[start of SELECTED TEXT]
$400,000 awarded to Northern Maine Development Commission for assessments of contaminated properties
CARIBOU, Maine — Officials in Aroostook County are taking a step forward in efforts to clean up contaminated sites in the region thanks to a $400,000 federal grant.
The Northern Maine Development Commission has been awarded $400,000 by the Environmental Protection Agency to assist in the revitalization of brownfield sites.
The EPA grant is part of a larger $3.8 million award to the state announced late last week by members of Maine’s congressional delegation.
A brownfield is property whose expansion, redevelopment or reuse may be complicated by the presence or potential presence of a hazardous substance, pollutant or contaminant. The EPA’s Brownfields Program helps states and local communities assess, safely clean up and reuse brownfields for economic development projects.
Connie Akerson, Northern Maine Development Commission environmental planner, said Wednesday that the group is excited because this grant allows for the cleanup of sites that have co-mingled pollutants.
“Oftentimes, we get grants that allow us to only clean up sites that are contaminated by petroleum products,” she said. “But this allows us to clean up these co-mingled sites, so we are very pleased about that.”
Properties potentially contaminated with hazardous substances such as pesticides, fertilizers and chemicals used in manufacturing can qualify for the funding.
Jay Kamm, Northern Maine Development Commission senior planner, said the program is voluntary and free to landowners.
[end of SELECTED TEXT]
[start of DATASET EXTRACT]
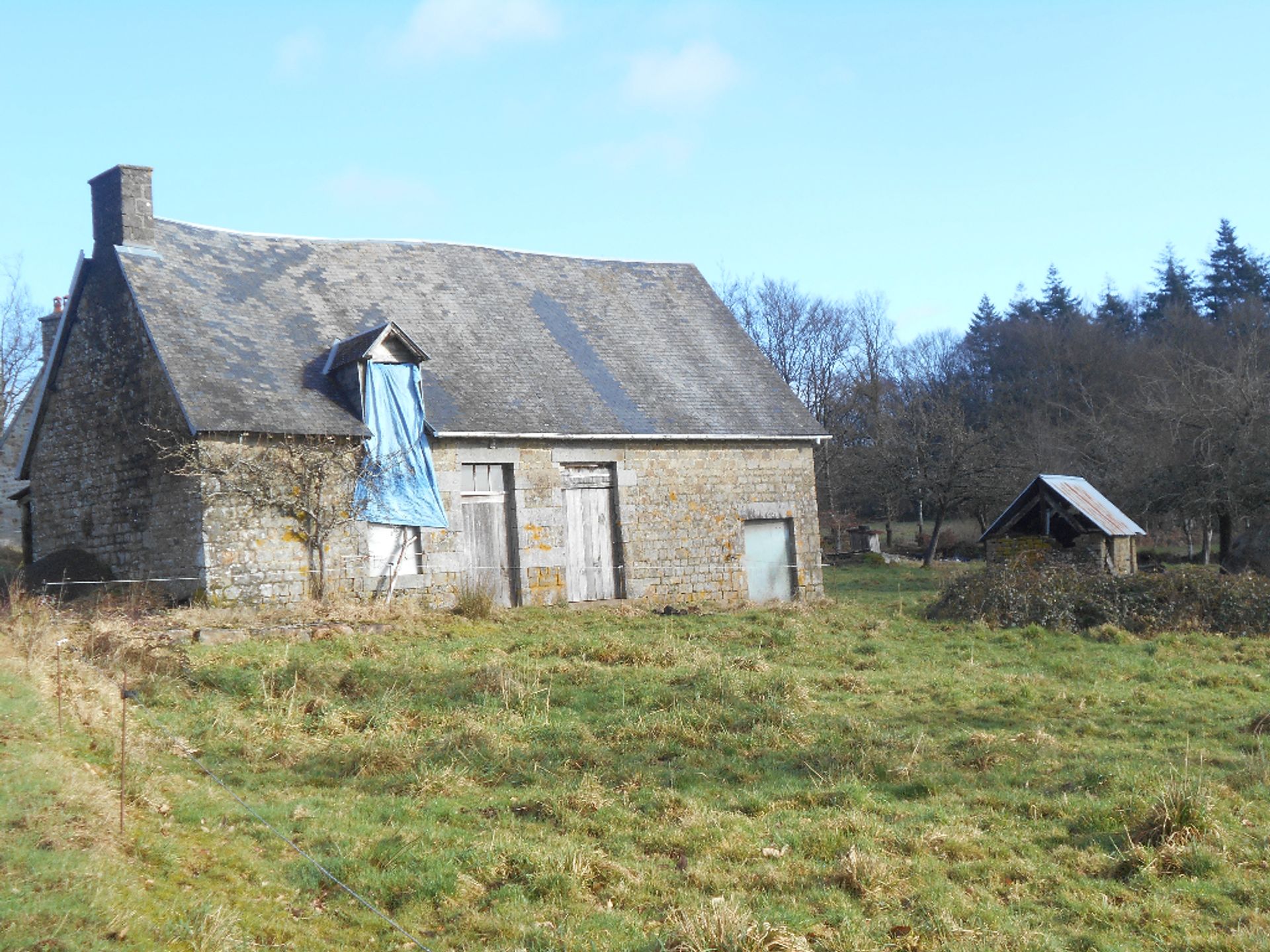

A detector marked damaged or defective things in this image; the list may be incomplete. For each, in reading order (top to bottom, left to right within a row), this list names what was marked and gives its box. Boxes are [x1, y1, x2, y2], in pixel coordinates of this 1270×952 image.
[end of DATASET EXTRACT]
PROBLEMS →
1 > From the article on the brownfield grant, return the part that opens with the words containing "Connie Akerson, Northern" and closes with "for the funding.".
2 > Answer these questions about the brownfield grant article:
(a) How large is the overall award to the state that includes the EPA grant?
(b) Who is the environmental planner at the Northern Maine Development Commission?
(c) According to Jay Kamm, what does the program cost landowners?
3 > Write what comes next in the article about the Northern Maine Development Commission's brownfield grant, picking up after its final sentence.

ANSWERS GIVEN →
1 >
Connie Akerson, Northern Maine Development Commission environmental planner, said Wednesday that the group is excited because this grant allows for the cleanup of sites that have co-mingled pollutants.
“Oftentimes, we get grants that allow us to only clean up sites that are contaminated by petroleum products,” she said. “But this allows us to clean up these co-mingled sites, so we are very pleased about that.”
Properties potentially contaminated with hazardous substances such as pesticides, fertilizers and chemicals used in manufacturing can qualify for the funding.

2 >
(a) $3.8 million
(b) Connie Akerson
(c) Nothing; it is free to landowners.

3 >
“The landowner has to agree for us to go on the property and do the assessment,” said Kamm. “Our goal is to close the loop so after the assessment landowners can seek cleanup funds such as NMDC’s Brownfield Revolving Loan Fund or cleanup grants. These assessments provide the needed framework for cleaning the properties so that they can be revitalized.”
Akerson said that potential cleanup sites have not yet been identified. Northern Maine Development Commission did a brief municipal survey to get an idea about how many sites could benefit from the grant but those who believe they are eligible for the cleanup have to apply for assistance. The EPA has final approval over which sites will be selected.
“It is a great opportunity for municipalities because a lot of times these properties will sit idle due to the potential contamination,” she said. “It takes away the fear for the purchaser or developer to build and reuse the property.”
Thanks to previous grant money, nine Aroostook County brownfields with possible petroleum contamination were addressed.
“Whenever we can get in and perform assessment work on a property it is a benefit all around — it is a benefit to the community, the property owner and the environment. It is a win-win for everyone,” said Akerson.
Members of the state’s congressional delegation also were pleased to hear the news.
“These investments will provide economic opportunities in Maine, while helping to protect the integrity of the environment for future generations,” U.S. Sens. Olympia Snowe and Susan Collins said in a joint statement.
“This important funding will help Maine communities to revitalize hazardous land for development,” said U.S. Rep. Mike Michaud.
The program will begin Oct. 1 and will run for three years. Municipalities or landowners who want information are urged to call Kamm or Akerson at Northern Maine Development Commission at 498-8736 or visit www.northernmainebrownfields.org.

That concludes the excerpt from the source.